They did, but sadly, not until several months after his mother died.

Dolan said he received a message from the Marines in June, confirming his uncle's remains were found.

"It was so wonderful, I tell ya," Dolan said. "I was shocked."

According to the agency release, Likens was reported to have been buried in a cemetery on the island, eventually named Cemetery No. 33.

"In 1946, the 604th Quartermaster Graves Registration Company (604th GRC) centralized all of the American remains found on Tarawa to Lone Palm Cemetery for later repatriation," the release states, "however, almost half of the known casualties were never found. No recovered remains could be associated with Likens, and in October 1949, a Board of Review declared him 'non-recoverable.' "

But in 2009, History Flight Inc., a nonprofit organization, notified the agency that it found a burial site on Betio Island and recovered the remains of what were believed to be missing American service members who had been buried in Cemetery No. 33.

In March of this year, following continued excavations, a previously undiscovered burial trench was uncovered.

The remains were taken to the agency's laboratory in Hawaii. There, scientists used dental, anthropological and chest radiograph comparison analysis in addition to circumstantial and material evidence, according to the release.

The agency says 72,671 service members are still unaccounted for from World War II, of whom about 30,000 are assessed as possibly recoverable.

Last week, Dolan said, a Marine representative showed him and his wife a booklet containing detailed information on where his uncle had been buried, how they identified him, pictures, his service record and a photo of Likens when he enlisted.

Dolan said Likens' skeleton was X-rayed and that his uncle may have died from multiple injuries from shrapnel from a shell that may have exploded in front of him.
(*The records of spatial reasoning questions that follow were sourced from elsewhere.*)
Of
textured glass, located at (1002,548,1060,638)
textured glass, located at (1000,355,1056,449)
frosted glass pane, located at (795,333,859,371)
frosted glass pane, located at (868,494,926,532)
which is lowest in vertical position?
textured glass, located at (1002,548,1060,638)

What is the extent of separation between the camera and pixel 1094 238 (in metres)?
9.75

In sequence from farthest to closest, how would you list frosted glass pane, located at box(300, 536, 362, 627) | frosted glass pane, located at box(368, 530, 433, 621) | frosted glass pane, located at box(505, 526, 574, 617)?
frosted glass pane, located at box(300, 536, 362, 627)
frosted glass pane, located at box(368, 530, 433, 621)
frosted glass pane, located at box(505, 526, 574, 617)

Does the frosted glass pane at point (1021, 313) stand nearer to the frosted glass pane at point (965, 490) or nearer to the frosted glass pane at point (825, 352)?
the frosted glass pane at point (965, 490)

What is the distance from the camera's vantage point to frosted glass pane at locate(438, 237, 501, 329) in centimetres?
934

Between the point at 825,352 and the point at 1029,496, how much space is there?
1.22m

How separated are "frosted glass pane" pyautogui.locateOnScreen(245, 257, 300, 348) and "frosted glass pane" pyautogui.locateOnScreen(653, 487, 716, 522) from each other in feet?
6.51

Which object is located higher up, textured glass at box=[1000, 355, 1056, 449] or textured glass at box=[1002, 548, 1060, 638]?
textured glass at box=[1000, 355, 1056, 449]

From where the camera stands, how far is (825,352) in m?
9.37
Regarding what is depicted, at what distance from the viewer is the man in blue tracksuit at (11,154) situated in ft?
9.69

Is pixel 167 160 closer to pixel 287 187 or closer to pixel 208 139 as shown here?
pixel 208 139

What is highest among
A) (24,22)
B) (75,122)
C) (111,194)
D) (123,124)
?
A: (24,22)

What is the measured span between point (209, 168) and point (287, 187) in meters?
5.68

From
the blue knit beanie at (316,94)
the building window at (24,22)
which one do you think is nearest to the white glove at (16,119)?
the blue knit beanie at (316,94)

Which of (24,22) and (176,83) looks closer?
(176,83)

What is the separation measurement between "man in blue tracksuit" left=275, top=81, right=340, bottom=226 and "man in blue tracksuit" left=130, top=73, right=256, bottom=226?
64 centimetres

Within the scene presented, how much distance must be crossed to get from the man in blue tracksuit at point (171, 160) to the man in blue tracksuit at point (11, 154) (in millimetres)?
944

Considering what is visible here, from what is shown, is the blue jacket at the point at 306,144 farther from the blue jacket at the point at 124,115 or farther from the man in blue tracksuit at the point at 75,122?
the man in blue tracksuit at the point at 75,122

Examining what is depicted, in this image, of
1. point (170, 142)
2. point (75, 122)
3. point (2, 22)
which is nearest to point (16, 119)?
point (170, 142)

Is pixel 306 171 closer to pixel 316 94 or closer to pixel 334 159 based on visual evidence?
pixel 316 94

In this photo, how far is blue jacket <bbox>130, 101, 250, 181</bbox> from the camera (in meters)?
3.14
He said they believe there were parts of his boots and his poncho in the grave. However, Dolan said, "they never found his dog tags."

In October, Dolan, who attended high school and college in Michigan, will return to metro Detroit for the Oct. 25 burial of his uncle at Great Lakes National Cemetery in Holly.
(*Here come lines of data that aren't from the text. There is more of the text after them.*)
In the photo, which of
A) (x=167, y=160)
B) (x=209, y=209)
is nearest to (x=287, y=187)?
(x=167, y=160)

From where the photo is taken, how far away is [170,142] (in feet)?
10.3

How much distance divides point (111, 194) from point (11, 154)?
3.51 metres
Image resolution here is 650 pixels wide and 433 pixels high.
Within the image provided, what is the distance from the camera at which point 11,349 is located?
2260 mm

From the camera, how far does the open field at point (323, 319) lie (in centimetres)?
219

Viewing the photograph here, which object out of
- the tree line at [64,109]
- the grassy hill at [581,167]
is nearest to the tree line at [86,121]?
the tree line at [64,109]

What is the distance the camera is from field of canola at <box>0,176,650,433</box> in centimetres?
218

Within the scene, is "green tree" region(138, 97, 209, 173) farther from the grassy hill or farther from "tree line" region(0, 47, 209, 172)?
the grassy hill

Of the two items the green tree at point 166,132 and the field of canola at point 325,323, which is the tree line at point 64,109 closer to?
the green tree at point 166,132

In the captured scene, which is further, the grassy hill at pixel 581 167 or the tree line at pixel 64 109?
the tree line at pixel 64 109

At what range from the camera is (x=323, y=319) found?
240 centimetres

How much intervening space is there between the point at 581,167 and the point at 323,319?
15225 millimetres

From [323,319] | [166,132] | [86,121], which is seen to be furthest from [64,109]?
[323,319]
Dolan's grandparents, originally from Canada, moved to Mount Clemens in the late 1930s, he said. He said his grandfather worked at Chrysler. They had another child, who died of pneumonia when he was just 8 years old, Dolan said, adding it was hard on his grandfather when he lost his second son in the war.

Dolan said his mother and uncle grew up in Mount Clemens and went to Mount Clemens High School. His father, he said, was a World War II veteran who went to Germany.

"It was an emotional thing, even not knowing my uncle, the connection with my grandmother," Dolan said, adding he was his grandmother's only grandchild. "I never met (my uncle), but I felt I knew him."